======== Extrait ========
L’ÉCOLE COMME REPRODUCTEUR DES INÉGALITÉS SOCIALES ?

Depuis la création des premières universités, la fréquentation des écoles supérieures a toujours été réservée aux classes aisées. Les milieux paysans ou les milieux ouvriers par exemple ont toujours rencontré des difficultés sociales, économiques et culturelles pour accéder à ces études. Avec l’essor de l’après-guerre et tout au long des années ’50 et ’60 le nombre d’étudiantes a sensiblement augmenté, dans un phénomène indéniable de massification. Malgré cela, la représentation sociale n’a pas évolué, les classes bourgeoises étant toujours sur-représentées. Encore aujourd’hui, le fait de provenir d’une famille de cadres ou de professions libérales facilite l’accès aux études et leur bon déroulement.
========
Consignes ::
A) Recopiez le passage de l'extrait qui commence aux mots « Depuis la création » et s'arrête après les mots « leur bon déroulement. ».
B) Énumérez les types de difficultés que l'extrait attribue aux milieux paysans ou ouvriers pour l'accès aux études supérieures.
C) Traduisez en anglais cette phrase de l'extrait : « Malgré cela, la représentation sociale n'a pas évolué, les classes bourgeoises étant toujours sur-représentées. »
======== Contenu des données ========
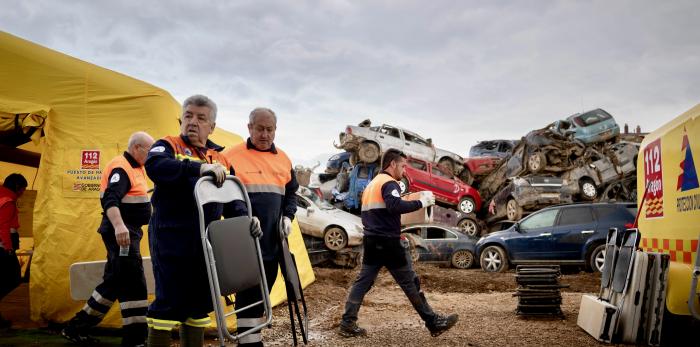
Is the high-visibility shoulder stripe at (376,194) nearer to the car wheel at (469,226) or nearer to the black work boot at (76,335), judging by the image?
the black work boot at (76,335)

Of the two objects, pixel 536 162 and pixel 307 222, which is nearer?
pixel 307 222

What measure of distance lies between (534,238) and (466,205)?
6612 mm

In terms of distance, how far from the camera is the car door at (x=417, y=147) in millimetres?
20469

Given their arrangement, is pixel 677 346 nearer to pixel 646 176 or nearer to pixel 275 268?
pixel 646 176

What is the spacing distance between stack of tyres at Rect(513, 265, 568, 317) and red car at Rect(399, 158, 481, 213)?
36.4ft

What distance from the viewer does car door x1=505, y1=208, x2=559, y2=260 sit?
1201cm

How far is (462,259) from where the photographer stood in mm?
13781

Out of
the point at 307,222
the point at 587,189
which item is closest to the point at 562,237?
the point at 587,189

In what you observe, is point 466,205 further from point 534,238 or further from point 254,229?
point 254,229

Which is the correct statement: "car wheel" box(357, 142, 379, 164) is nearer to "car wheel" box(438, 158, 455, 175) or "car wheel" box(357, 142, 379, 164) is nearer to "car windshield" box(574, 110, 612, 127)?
"car wheel" box(438, 158, 455, 175)

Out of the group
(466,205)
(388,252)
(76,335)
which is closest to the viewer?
(76,335)

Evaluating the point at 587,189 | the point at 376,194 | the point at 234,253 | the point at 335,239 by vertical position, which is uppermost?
the point at 587,189

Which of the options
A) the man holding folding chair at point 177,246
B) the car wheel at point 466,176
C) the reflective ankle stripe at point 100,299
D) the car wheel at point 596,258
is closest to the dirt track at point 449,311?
the car wheel at point 596,258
========
Réponses ::
A)
Depuis la création des premières universités, la fréquentation des écoles supérieures a toujours été réservée aux classes aisées. Les milieux paysans ou les milieux ouvriers par exemple ont toujours rencontré des difficultés sociales, économiques et culturelles pour accéder à ces études. Avec l’essor de l’après-guerre et tout au long des années ’50 et ’60 le nombre d’étudiantes a sensiblement augmenté, dans un phénomène indéniable de massification. Malgré cela, la représentation sociale n’a pas évolué, les classes bourgeoises étant toujours sur-représentées. Encore aujourd’hui, le fait de provenir d’une famille de cadres ou de professions libérales facilite l’accès aux études et leur bon déroulement.

B) sociales, économiques, culturelles

C) Despite this, social representation has not changed, with the bourgeois classes still being overrepresented.